3 空

最後に空を見たのはいつですか。

子供の頃、空を見て、この空いっぱいに見えるくらい大きな足の人がいたら、自分は蟻みたいに小さくて、気づいてもらえないのかな、なんて想像したことがありました。

蟻っていつもこんな怖い思いをしてるのか

なんて想像したら、いやいや蟻どころじゃなくて、銀河系が細胞のひとつに過ぎないくらい大きい人がいたら、地球ですら、その中のミトコンドリアくらいの存在だったりして、いやいやまてよ、空の外にはもっと大きい世界があって、その外にはもっと大きい世界があって・・・・・・なんて、ずっとずっと想像していたことがありました。

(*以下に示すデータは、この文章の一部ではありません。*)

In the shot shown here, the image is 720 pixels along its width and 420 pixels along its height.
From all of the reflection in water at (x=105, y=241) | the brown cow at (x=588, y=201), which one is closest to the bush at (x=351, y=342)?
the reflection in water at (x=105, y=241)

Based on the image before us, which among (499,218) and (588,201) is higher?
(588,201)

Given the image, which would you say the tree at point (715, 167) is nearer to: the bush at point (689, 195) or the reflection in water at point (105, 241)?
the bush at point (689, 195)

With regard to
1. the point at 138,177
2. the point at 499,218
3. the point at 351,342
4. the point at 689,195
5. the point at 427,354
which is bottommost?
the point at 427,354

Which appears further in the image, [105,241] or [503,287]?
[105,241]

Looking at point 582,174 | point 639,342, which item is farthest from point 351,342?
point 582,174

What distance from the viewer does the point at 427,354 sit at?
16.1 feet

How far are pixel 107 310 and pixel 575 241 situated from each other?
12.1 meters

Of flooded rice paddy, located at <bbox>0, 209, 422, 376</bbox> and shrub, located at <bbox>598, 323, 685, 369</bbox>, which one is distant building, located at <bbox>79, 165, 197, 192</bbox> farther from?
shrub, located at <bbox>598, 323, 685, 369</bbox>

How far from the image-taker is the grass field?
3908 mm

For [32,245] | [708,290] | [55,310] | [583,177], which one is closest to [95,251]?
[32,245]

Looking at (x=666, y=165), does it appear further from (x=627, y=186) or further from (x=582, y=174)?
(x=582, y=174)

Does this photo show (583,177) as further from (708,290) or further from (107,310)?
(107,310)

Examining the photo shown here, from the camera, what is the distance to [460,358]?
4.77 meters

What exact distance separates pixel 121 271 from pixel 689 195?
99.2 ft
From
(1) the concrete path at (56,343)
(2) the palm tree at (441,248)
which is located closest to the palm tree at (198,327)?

そのあと、いつのまにか受験だとか、覚えなきゃならない仕事だとかに追われて
気がつけば見るのは机ばかり。そんなことをしていたことすら忘れてしまいました。

そうこうして大人になったある日、さすがになまってしまった体をどうにかしよう、と思い立ってウォーキングを始めました。
だいたい5キロを1時間くらいで歩くのですが、コースはどうしても住宅地がほとんどになってしまいます。
夜だから、植え込みの緑を楽しむでもなく、見えるものにあまり変化はありません。そんな中

毎日違った姿を見せてくれたのが月でした。

まだ暑いのに、色濃くなった月を見て秋が来ているのに気づいたり
ひときわ美しい月の日には足を止めて眺めたり
いつしか月を見るのがウォーキングの楽しみになっていました。

今どきなかなか電線なしの空は少ないけれど、両手でファインダーを作れば、そこに日本画で見るような月だけが浮かんでいます。絵の中の月なんて絵空事みたいで、本物に思えなかったけれど

美しい月は今もそこにある。

私が知らなかっただけなのか、とハッとしました。

書の作品作りでは、漢字なら漢詩、仮名なら和歌をよく素材にします。その詩や歌の中に月という字はとてもよく登場します。どれだけ多くの人が月を愛でていたかということです。なんだか、親しみを持って書けるようになってきました。

万葉人も同じ月を見ていたんだ・・・・・・

なんてまた子供の頃のように空想癖がうずうずし始めます。だとしたら、もっともっと昔、月の形から月という文字を作った古代人はどういう気持ちで眺めていたのかな・・・・・・。

たまには空を見上げてみませんか。

そして、雲の向こうに思いを馳せたり
良寛さんみたいに、青空に指で字を書いてみたら、さっきまで悩んでいたことすら忘れてしまうくらい楽しいかもしれませんよ。